10/5/07

La Universidad Desconocida


Roberto Bolaño.
La universidad desconocida.
Anagrama. Barcelona, 2007

Roberto Bolaño (1953-2003), conocido sobre todo como narrador, siempre se consideró un poeta. Cuando sus herederos ordenaron los archivos se encontraron varias carpetas con una serie de manuscritos que se titulaban La Universidad Desconocida.

Fechado en 1993,
cuando Bolaño ordena y clasifica su poesía, porque le acababan de diagnosticar la grave enfermedad que le haría desaparecer diez años después, es una summa poética, una obra en marcha revisada en 1996 en la que Bolaño recoge poemas escritos desde 1978.

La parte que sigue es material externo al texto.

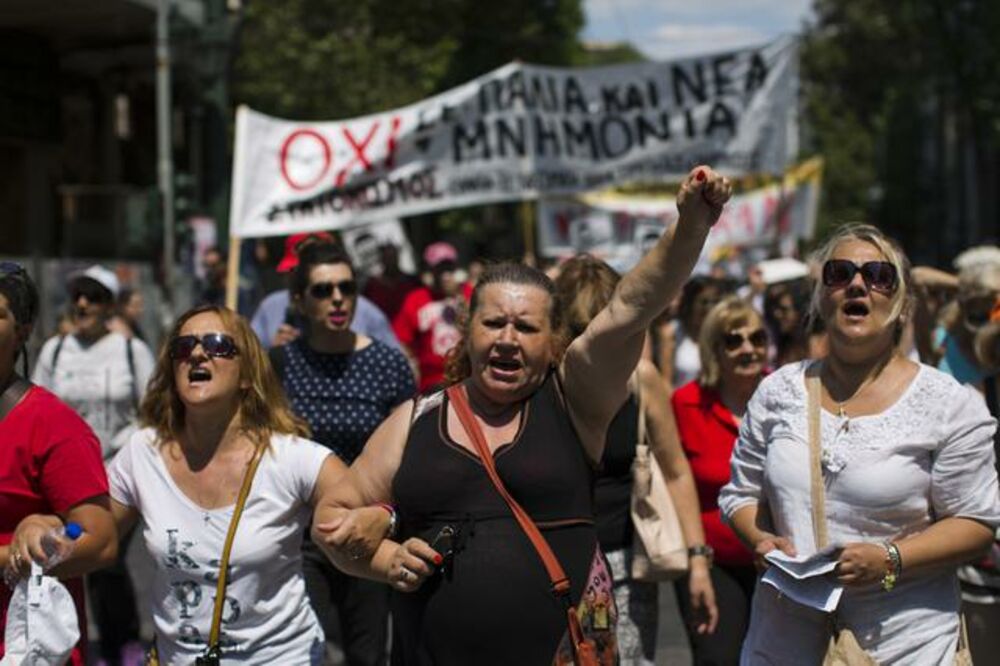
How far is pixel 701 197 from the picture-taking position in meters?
3.52

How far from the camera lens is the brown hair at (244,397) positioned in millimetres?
4656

Un amplio volumen que su autor dejó cerrado y listo para publicar, con un índice y una serie de notas aclaratorias sobre la fecha y la procedencia de los poemas. Lo acaba de editar Anagrama con una nota inicial de los herederos de Bolaño y un breve y certero epílogo de Carolina López en el que traza la historia de este libro.

La Universidad Desconocida está escrito en los años decisivos en que se configura definitivamente la obra narrativa de Bolaño con una voz literaria que atraviesa las fronteras de los géneros y pasa con naturalidad del verso a la prosa, de la actitud lírica a la voluntad de contar. De ese tipo de transferencias da buena cuenta el hecho de que una de las secciones de este volumen, Gente que se aleja, se publicase antes exenta como Amberes. O los abundantes textos que en este libro contienen materiales narrativos o constituyen plenamente un cuento, como Lupe, o una novela corta, como la magnífica y fragmentaria Prosa del otoño en Gerona.

De la primera sección del libro, La novela-nieve, es este texto, titulado Amanecer:

Créeme, estoy en el centro de mi habitación
esperando que llueva. Estoy solo. No me importa
terminar o no mi poema. Espero la lluvia,
tomando café y mirando por la ventana un bello paisaje
de patios interiores, con ropas colgadas y quietas,
silenciosas ropas de mármol en la ciudad, donde no existe
el viento y a lo lejos sólo se escucha el zumbido
de una televisión en colores, observada por una familia
que también, a esta hora, toma café reunida alrededor
de una mesa: créeme: las mesas de plástico amarillo
se desdoblan hasta la línea del horizonte y más allá:
hacia los suburbios donde construyen edificios
de departamentos, y un muchacho de 16 sentado sobre
ladrillos rojos contempla el movimiento de las máquinas.
El cielo en la hora del muchacho es un enorme
tornillo hueco con el que la brisa juega. Y el muchacho
juega con ideas. Con ideas y con escenas detenidas.
La inmovilidad es una neblina transparente y dura
que sale de sus ojos.
Créeme: no es el amor el que va a venir,
sino la belleza con su estola de albas muertas.